I wrote a custom backward function for my model. I want to use the DataParallel package. However I have a problem. If I use

model = torch.nn.DataParallel(model, device_ids=[0,1])

I get the following error:

“‘DataParallel’ object has no attribute ‘backward’”

I know this can be solved by using model.module.backward, but then it will only use one gpu. Is there a way to use the torch.nn.DataParallel with custom backward and attributes?

Would it be possible to return the outputs in your forward method and calculate the loss on the default device?
This would be the vanilla use case, while it seems you’ve implemented backward as a class function?

Thanks for the reply. No the backward is not a separate class. It is a function inside the model class.
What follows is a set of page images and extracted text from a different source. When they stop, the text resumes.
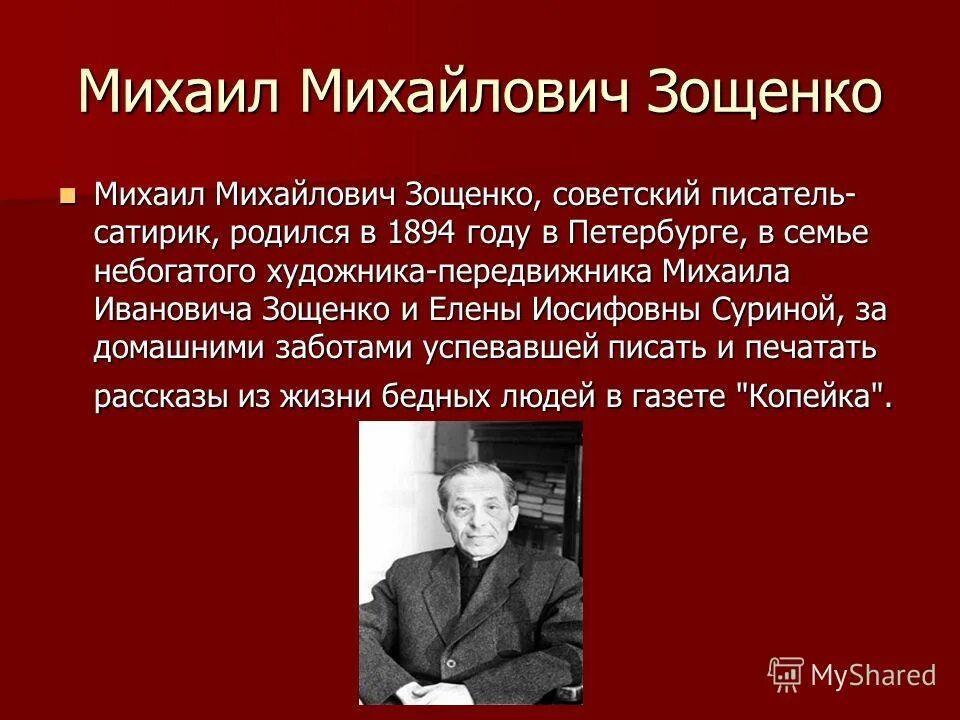 Михаил Михайлович Зощенко

Михаил Михайлович Зощенко, советский писатель-сатирик, родился в 1894 году в Петербурге, в семье небогатого художника-передвижника Михаила Ивановича Зощенко и Елены Иосифовны Суриной, за домашними заботами успевавшей писать и печатать рассказы из жизни бедных людей в газете "Копейка".

MyShared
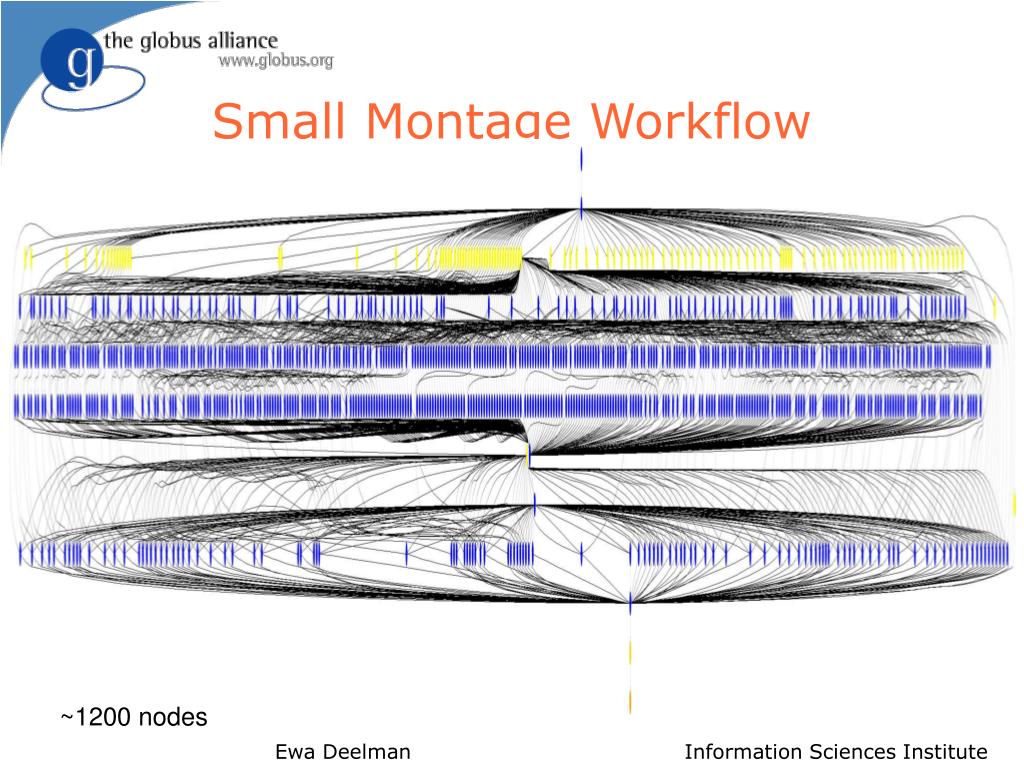 the globus alliance
www.globus.org

Small Montage Workflow

~1200 nodes

Ewa Deelman

Information Sciences Institute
Here is how I define it:

Class myModel():
    def __init__(self, config):
    def forward(...):
    def backward(...):

And I call it this way:

outputs = model(....)
loss = outputs[0]  
if args.n_gpu > 1:
    loss = loss.mean()
model = model.backward(...)

but nn.DataParallel is not recognizing the backward and some other attributes without using module.

Thanks for the information.

What’s the design decision to put the backward call inside your model?
Are you using some internal parameters?
If so, how are these parameters updated/used inside the model?

I needed to access the activations and activation gradients in backward. I collect activations in forward pass and access to them in backward. I use autograd backward function to calculate each layer’s backward and make the changes that I want in the process.

I tried the distributed data parallel instead of data parallel and it is working.